Ciclicamente si riaccendono le polemiche contro Facebook, accusata di ascoltare di nascosto le conversazioni degli utenti in modo da bersagliarli con pubblicità legate ai loro desideri espressi a voce alta. All’ultima ondata di critiche, nata da un tweet di Pj Vogt, presentatore di un podcast sulla tecnologia chiamato Reply All, ha risposto il vicepresidente delle pubblicità del colosso, Rob Goldman: “Non usiamo – e non abbiamo mai usato – il vostro microfono per le pubblicità. Semplicemente falso”. Il colosso ha sempre respinto questa accusa, ma il mondo della rete diffida: migliaia di persone giurano di aver visto scorrere sulle loro timeline pubblicità di prodotti di cui hanno solo parlato e che, assicurano, non hanno mai cercato sul proprio pc o telefono.
I run ads product at Facebook. We don’t – and have never – used your microphone for ads. Just not true.

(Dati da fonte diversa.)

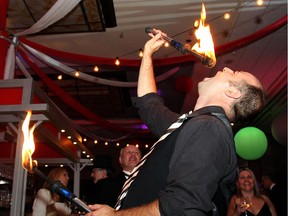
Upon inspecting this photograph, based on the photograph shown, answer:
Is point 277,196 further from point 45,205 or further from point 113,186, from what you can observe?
point 45,205

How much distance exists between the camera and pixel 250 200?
3547 millimetres

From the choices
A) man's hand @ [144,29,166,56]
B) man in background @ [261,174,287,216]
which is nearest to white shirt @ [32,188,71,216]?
man's hand @ [144,29,166,56]

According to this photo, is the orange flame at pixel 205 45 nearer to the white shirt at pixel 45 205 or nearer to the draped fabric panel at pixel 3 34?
the white shirt at pixel 45 205

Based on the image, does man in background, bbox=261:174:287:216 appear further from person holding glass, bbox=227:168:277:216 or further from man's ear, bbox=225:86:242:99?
man's ear, bbox=225:86:242:99

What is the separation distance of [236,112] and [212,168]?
0.44m

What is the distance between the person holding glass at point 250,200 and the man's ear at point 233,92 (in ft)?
7.37

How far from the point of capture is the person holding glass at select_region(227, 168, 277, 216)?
3.39m

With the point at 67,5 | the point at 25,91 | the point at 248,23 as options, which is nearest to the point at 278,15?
the point at 248,23

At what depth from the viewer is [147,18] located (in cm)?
544

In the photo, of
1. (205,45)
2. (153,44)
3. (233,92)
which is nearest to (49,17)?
(153,44)

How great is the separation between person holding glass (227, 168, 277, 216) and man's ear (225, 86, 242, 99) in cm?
225

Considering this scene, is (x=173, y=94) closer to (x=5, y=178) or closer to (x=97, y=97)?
(x=97, y=97)

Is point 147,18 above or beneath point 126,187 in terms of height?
above

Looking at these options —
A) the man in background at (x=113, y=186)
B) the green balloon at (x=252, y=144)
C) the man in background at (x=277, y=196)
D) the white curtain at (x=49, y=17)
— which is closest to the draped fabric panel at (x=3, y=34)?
the white curtain at (x=49, y=17)
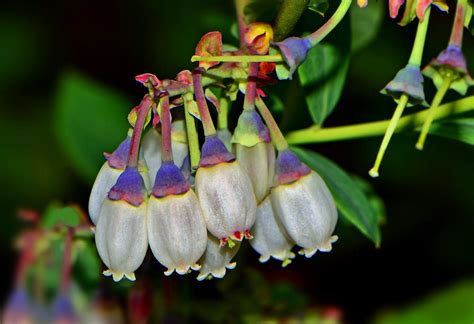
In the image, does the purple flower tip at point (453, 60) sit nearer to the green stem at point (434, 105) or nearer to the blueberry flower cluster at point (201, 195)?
the green stem at point (434, 105)

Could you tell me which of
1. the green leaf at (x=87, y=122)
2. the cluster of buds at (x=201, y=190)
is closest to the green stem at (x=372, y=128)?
the cluster of buds at (x=201, y=190)

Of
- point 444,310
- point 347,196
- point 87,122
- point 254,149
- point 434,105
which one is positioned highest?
point 434,105

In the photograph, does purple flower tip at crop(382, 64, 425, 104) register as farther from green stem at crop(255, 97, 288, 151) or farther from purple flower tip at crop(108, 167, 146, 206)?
purple flower tip at crop(108, 167, 146, 206)

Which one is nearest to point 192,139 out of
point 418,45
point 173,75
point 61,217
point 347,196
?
point 418,45

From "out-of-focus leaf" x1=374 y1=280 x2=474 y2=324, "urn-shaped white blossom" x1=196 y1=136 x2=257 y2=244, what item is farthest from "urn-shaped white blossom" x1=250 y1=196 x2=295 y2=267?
"out-of-focus leaf" x1=374 y1=280 x2=474 y2=324

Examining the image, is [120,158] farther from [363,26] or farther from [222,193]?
[363,26]

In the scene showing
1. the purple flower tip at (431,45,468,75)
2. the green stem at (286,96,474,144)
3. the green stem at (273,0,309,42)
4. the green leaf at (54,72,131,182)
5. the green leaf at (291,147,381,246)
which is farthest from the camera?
the green leaf at (54,72,131,182)

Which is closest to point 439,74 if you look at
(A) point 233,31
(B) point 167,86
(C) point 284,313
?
(B) point 167,86

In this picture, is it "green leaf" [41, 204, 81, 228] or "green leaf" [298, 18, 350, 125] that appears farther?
"green leaf" [41, 204, 81, 228]
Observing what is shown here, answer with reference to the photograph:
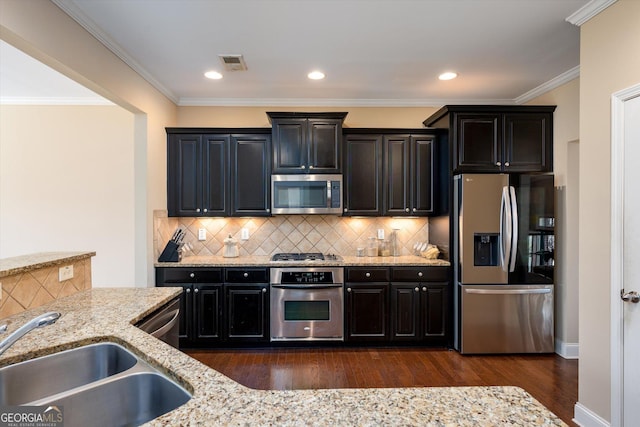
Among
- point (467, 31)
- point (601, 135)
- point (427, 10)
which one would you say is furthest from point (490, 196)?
point (427, 10)

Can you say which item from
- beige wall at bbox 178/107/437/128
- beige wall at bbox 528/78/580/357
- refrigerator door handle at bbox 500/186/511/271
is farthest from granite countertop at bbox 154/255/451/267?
beige wall at bbox 178/107/437/128

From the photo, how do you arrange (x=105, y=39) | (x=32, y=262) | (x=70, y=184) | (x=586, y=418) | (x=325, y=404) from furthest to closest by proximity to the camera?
1. (x=70, y=184)
2. (x=105, y=39)
3. (x=586, y=418)
4. (x=32, y=262)
5. (x=325, y=404)

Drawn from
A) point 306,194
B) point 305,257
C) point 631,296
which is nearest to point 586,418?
point 631,296

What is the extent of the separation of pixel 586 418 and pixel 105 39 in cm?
444

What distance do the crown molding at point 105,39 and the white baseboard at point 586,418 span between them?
437cm

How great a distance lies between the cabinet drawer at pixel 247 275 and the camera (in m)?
3.50

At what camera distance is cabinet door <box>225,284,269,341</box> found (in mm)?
3490

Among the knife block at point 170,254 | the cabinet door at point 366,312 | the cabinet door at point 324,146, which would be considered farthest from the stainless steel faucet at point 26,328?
the cabinet door at point 324,146

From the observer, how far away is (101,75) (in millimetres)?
2584

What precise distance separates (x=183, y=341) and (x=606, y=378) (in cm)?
356

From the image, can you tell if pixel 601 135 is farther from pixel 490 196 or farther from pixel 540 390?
pixel 540 390

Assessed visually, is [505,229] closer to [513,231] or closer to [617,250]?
[513,231]

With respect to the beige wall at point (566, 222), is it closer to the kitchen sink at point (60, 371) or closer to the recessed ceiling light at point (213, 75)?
the recessed ceiling light at point (213, 75)

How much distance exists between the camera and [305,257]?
3793 millimetres
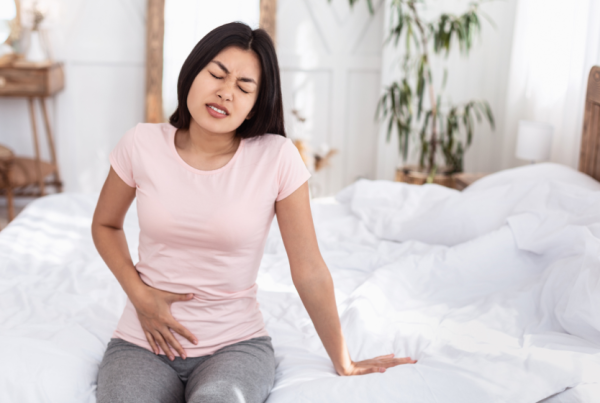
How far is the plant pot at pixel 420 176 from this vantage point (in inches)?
125

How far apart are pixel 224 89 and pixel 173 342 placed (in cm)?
50

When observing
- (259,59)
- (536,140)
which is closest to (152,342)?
(259,59)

— Rob Goldman (@robjective) October 26, 2017
Già in un post di un anno fa Facebook chiariva che il microfono non viene utilizzato: “Alcuni recenti articoli insinuano che noi ascolteremmo le conversazioni delle persone per mostrare loro pubblicità pertinenti. Questo non è vero. Noi mostriamo pubblicità basate sugli interessi delle persone e altre informazioni di profilo, non sulla base di quello di cui parlate. Utilizziamo i vostri microfoni solo con la vostra autorizzazione e se state utilizzando una specifica funzione che ne richiede l’uso. Come registrare un video o utilizzare funzioni aggiuntive”, si legge.

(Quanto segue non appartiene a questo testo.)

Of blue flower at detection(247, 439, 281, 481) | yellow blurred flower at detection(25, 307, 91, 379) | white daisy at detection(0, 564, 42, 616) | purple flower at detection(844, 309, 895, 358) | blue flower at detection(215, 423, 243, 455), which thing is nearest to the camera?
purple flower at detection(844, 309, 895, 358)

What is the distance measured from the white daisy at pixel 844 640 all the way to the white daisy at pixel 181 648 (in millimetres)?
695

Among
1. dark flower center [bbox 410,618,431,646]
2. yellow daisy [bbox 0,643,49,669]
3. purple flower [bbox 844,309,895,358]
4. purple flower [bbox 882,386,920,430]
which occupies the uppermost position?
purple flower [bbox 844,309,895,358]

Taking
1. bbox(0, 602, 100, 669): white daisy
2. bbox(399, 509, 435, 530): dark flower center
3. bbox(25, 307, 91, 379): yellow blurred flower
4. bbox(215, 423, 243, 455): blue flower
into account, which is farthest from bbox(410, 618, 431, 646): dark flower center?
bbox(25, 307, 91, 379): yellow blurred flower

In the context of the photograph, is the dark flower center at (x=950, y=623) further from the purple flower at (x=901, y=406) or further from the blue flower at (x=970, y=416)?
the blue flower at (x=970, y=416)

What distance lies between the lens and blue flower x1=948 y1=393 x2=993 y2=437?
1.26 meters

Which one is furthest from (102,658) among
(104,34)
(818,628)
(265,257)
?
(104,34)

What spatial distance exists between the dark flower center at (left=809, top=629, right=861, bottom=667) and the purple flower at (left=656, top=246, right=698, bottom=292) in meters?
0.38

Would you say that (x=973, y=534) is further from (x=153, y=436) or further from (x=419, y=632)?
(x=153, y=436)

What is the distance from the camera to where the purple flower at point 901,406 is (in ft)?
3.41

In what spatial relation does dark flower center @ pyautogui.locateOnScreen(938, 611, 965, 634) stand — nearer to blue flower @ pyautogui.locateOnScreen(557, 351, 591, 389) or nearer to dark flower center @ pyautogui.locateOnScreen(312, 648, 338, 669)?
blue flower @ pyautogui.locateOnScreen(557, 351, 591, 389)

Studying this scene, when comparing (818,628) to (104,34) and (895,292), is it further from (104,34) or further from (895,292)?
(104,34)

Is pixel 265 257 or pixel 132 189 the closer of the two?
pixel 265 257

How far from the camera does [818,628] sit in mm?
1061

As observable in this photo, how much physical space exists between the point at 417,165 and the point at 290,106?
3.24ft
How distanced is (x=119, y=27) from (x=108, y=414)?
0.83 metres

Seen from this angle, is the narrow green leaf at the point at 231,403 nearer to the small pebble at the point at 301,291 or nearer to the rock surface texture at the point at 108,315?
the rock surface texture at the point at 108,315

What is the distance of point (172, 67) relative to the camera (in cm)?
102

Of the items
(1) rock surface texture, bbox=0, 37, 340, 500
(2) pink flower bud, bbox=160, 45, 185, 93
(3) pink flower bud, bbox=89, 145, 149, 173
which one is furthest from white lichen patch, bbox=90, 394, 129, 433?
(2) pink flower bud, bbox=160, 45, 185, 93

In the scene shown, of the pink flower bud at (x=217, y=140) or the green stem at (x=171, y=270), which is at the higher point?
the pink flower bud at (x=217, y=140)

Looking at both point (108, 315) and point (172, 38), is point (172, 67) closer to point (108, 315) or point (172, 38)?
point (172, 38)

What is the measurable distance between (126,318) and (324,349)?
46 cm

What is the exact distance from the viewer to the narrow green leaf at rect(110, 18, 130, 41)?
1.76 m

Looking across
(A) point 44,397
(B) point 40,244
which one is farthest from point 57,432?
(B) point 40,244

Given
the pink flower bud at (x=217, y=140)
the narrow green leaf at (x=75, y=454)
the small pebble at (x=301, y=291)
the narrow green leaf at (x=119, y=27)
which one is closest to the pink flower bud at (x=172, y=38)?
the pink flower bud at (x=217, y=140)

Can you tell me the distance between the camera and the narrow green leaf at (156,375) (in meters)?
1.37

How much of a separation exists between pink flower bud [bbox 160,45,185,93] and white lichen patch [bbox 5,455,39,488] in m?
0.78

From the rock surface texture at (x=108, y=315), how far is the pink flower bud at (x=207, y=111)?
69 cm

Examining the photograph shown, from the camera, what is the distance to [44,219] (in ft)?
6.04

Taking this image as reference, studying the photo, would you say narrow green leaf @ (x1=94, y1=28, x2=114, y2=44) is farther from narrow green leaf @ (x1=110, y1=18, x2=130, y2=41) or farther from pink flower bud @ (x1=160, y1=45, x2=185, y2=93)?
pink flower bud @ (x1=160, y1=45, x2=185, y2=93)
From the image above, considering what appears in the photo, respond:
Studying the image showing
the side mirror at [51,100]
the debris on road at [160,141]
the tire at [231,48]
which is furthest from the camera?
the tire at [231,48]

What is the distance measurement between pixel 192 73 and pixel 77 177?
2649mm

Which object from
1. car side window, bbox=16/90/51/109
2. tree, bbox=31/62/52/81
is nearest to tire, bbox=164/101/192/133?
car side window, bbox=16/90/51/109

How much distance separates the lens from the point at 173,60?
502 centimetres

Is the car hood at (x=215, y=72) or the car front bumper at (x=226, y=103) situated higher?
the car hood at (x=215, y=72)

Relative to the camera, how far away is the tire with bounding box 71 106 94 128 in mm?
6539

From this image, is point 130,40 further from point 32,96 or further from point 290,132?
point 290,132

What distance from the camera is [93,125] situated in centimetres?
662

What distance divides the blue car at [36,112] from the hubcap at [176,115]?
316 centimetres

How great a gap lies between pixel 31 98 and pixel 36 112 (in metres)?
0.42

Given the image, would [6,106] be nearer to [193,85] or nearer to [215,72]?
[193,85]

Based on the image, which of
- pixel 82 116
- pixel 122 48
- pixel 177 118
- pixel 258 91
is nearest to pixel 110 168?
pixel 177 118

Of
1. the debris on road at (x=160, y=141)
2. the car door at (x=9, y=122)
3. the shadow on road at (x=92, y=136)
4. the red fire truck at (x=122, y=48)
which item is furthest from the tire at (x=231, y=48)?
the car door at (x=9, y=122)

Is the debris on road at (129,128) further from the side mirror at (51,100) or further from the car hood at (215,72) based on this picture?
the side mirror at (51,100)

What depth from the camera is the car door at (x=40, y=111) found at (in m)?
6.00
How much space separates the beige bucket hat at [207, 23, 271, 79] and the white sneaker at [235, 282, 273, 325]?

Ma il dubbio rimane, e la percezione degli utenti resiste di fronte alla presa di posizione del social network. Damian Le Nouaill, consulente tecnologico e imprenditore, sostiene che l’applicazione colpevole di registrare le conversazioni fatte in presenza di un telefono sarebbe Instagram, di proprietà di Facebook. Dopo aver parlato di un prodotto che avrebbe potuto volere, Le Nouaill si è visto comparire la promozione di quello stesso prodotto nella timeline di Facebook. Una volta controllate le impostazioni e autorizzazioni del proprio iPhone, ha verificato che l’unica app autorizzata ad accedere al microfono era proprio il social fotografico che, secondo Le Nouaill, darebbe a Facebook le informazioni necessarie per promuovere i prodotti perfetti per i nostri desideri.

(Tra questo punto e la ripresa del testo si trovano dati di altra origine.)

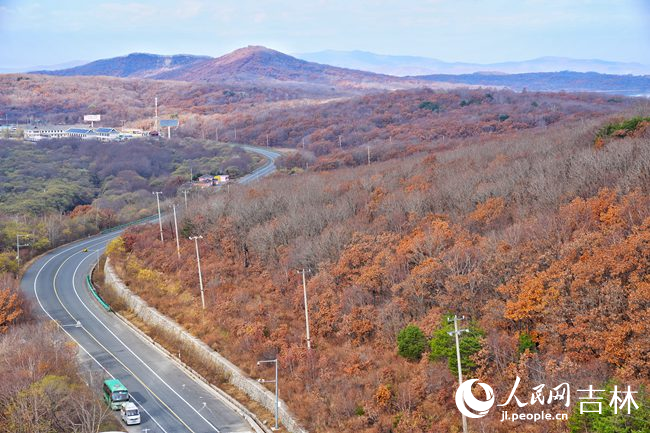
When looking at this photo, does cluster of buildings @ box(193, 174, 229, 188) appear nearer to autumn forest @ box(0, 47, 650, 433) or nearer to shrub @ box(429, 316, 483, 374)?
autumn forest @ box(0, 47, 650, 433)

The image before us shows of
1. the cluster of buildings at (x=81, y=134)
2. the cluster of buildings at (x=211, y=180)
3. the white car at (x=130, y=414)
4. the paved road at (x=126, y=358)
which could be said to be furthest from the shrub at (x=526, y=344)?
the cluster of buildings at (x=81, y=134)

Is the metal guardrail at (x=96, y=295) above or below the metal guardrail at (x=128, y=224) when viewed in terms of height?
below

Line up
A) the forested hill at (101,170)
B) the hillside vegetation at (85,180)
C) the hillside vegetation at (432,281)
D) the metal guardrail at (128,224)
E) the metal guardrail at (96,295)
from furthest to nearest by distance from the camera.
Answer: the forested hill at (101,170) → the metal guardrail at (128,224) → the hillside vegetation at (85,180) → the metal guardrail at (96,295) → the hillside vegetation at (432,281)

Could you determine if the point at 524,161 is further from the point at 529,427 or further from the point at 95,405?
the point at 95,405

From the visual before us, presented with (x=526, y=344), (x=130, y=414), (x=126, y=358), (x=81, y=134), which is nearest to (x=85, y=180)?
(x=81, y=134)

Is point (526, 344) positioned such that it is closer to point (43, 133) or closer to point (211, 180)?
point (211, 180)

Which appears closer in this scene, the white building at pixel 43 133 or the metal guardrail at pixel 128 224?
the metal guardrail at pixel 128 224

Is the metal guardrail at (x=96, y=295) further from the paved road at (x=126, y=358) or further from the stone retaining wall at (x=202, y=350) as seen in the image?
the stone retaining wall at (x=202, y=350)
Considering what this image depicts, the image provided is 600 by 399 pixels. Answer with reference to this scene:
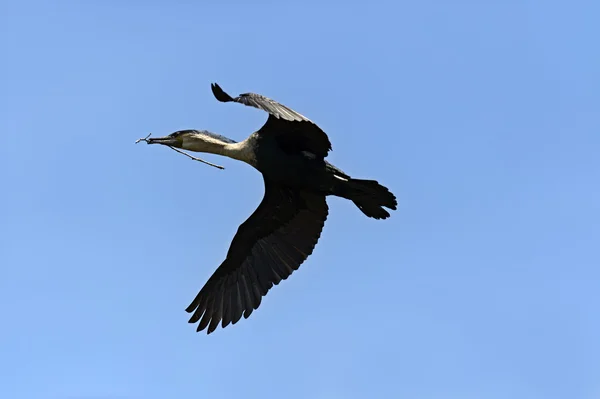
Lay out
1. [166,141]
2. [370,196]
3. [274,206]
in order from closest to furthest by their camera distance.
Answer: [370,196] → [166,141] → [274,206]

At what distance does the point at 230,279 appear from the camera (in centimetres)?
1452

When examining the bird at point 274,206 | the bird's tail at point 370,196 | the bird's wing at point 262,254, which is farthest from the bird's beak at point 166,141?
the bird's tail at point 370,196

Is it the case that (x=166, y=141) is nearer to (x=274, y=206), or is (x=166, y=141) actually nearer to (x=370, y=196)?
(x=274, y=206)

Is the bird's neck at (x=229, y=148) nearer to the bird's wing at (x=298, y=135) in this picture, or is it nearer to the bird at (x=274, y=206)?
the bird at (x=274, y=206)

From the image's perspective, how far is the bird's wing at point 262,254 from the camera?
14172 millimetres

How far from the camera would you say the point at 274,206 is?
14.3m

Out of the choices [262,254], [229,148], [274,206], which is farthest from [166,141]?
[262,254]

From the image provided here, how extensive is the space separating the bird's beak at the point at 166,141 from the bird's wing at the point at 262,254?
128 cm

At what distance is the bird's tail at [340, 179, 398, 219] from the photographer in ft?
42.4

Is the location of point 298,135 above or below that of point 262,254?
above

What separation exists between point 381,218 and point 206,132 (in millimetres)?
2509

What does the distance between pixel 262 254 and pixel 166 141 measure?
6.51 feet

Una spiegazione viene suggerita dal Telegraph, per il quale probabilmente la ragione per la quale vediamo pubblicità legate a temi di cui abbiamo parlato è solo una pura coincidenza. Infatti su Internet siamo bombardati da migliaia di contenuti, e a colpirci di più sono quelli a noi più familiari. Come quelli riguardanti qualcosa di cui abbiamo parlato da poco. Questo si chiama ‘fenomeno Baader-Meinhof’ – illusione della frequenza – cioè quel meccanismo che fa sì che a essere notate dal nostro cervello sono cose che in qualche modo sono già state parte di una percezione precedente.
Inoltre Facebook, come ogni servizio online, vive della sua capacità di far incontrare l’utente con le pubblicità che potrebbero colpirlo di più. Per fare ciò vengono usate informazioni estratte non solo dall’utilizzo dell’app stessa, ma anche dalla cronologia del browser e dalle domande fatte ai motori di ricerca.